Image-based spatial reasoning data:

'''

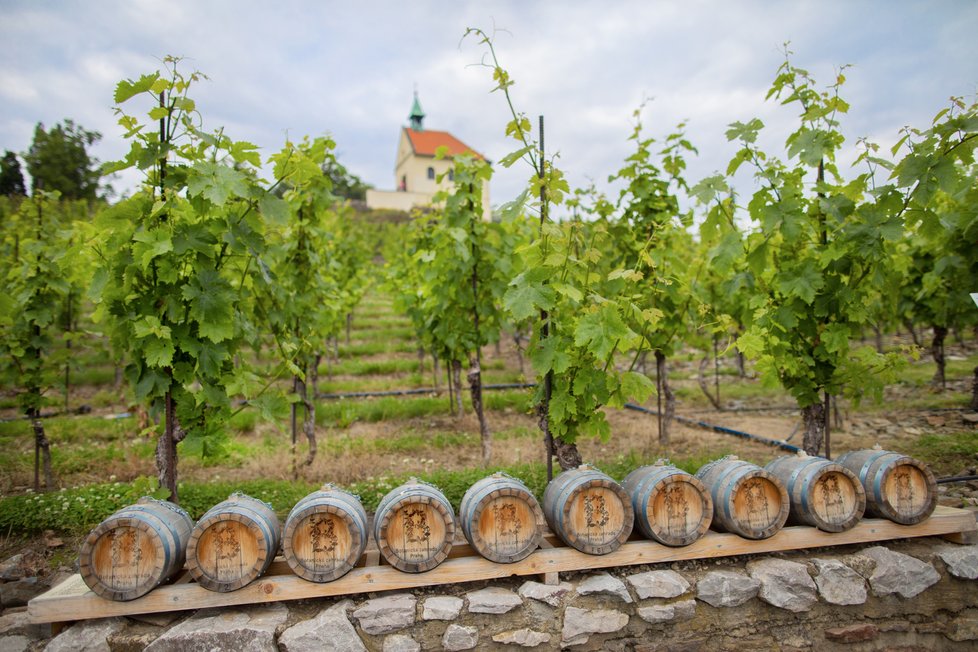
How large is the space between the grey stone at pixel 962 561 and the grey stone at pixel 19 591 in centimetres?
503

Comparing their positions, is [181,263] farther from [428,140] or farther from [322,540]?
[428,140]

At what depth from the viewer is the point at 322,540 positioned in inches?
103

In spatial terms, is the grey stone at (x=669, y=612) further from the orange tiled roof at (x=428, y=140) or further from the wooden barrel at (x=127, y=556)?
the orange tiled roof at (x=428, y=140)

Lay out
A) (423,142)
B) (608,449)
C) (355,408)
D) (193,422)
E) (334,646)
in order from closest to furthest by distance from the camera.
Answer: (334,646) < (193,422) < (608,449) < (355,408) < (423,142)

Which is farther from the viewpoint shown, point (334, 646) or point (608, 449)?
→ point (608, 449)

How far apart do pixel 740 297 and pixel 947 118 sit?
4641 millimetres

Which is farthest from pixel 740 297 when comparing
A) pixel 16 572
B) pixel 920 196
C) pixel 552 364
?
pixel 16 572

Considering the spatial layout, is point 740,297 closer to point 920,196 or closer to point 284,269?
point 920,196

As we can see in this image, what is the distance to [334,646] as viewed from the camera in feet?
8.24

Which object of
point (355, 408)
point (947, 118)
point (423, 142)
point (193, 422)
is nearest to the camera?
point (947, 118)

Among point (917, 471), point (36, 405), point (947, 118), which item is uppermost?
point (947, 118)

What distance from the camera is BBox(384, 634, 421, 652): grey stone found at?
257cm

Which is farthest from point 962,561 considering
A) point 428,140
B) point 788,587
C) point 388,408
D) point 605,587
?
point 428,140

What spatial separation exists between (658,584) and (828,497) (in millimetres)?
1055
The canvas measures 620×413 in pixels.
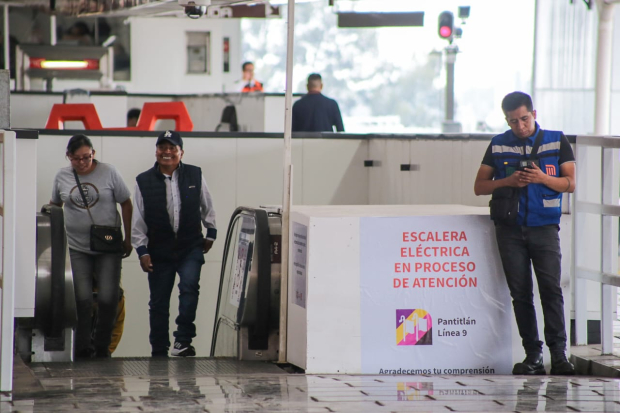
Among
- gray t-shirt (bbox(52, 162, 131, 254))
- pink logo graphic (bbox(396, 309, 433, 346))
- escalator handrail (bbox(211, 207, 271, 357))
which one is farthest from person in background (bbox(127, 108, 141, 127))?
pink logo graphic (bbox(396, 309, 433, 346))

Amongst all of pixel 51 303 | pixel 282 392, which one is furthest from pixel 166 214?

'''

Write the listing above out again exactly, dropping each image.

How large is the space between the grey stone at pixel 962 561 and the grey stone at pixel 19 591 in centimetres?
503

Comparing their positions, is [181,263] farther from [428,140] or farther from [322,540]?
[428,140]

At what depth from the viewer is the point at 322,540 positioned in inches?
103

In spatial terms, is the grey stone at (x=669, y=612) further from the orange tiled roof at (x=428, y=140) or further from the wooden barrel at (x=127, y=556)?
the orange tiled roof at (x=428, y=140)

Lay out
A) (423,142)
B) (608,449)
C) (355,408)
D) (193,422)
E) (334,646)
in order from closest to furthest by distance from the camera.
Answer: (334,646) < (193,422) < (608,449) < (355,408) < (423,142)

Which is farther from the viewpoint shown, point (334, 646) or point (608, 449)?
→ point (608, 449)

How far apart do pixel 740 297 and pixel 947 118 sit?
4641 millimetres

Which is farthest from pixel 740 297 when comparing
A) pixel 16 572
B) pixel 920 196
C) pixel 552 364
?
pixel 16 572

Considering the spatial layout, is point 740,297 closer to point 920,196 or closer to point 284,269?
point 920,196

As we can see in this image, what is the distance to [334,646] as viewed from the camera in feet?
8.24

Which object of
point (355, 408)
point (947, 118)
point (423, 142)
point (193, 422)
is nearest to the camera?
point (947, 118)

Among point (917, 471), point (36, 405), point (947, 118), which item is uppermost?
point (947, 118)

What distance from the camera is BBox(384, 634, 421, 652): grey stone found at?
257cm

Which is farthest from point 962,561 considering
A) point 428,140
B) point 788,587
C) point 388,408
D) point 605,587
?
point 428,140

What spatial separation exists between (658,584) and (828,497) (in millimetres)?
1055
The canvas measures 620×413 in pixels.
Among
- gray t-shirt (bbox(52, 162, 131, 254))
- pink logo graphic (bbox(396, 309, 433, 346))
- escalator handrail (bbox(211, 207, 271, 357))
which one is farthest from person in background (bbox(127, 108, 141, 127))?
pink logo graphic (bbox(396, 309, 433, 346))

Amongst all of pixel 51 303 | pixel 282 392, which one is furthest from pixel 166 214?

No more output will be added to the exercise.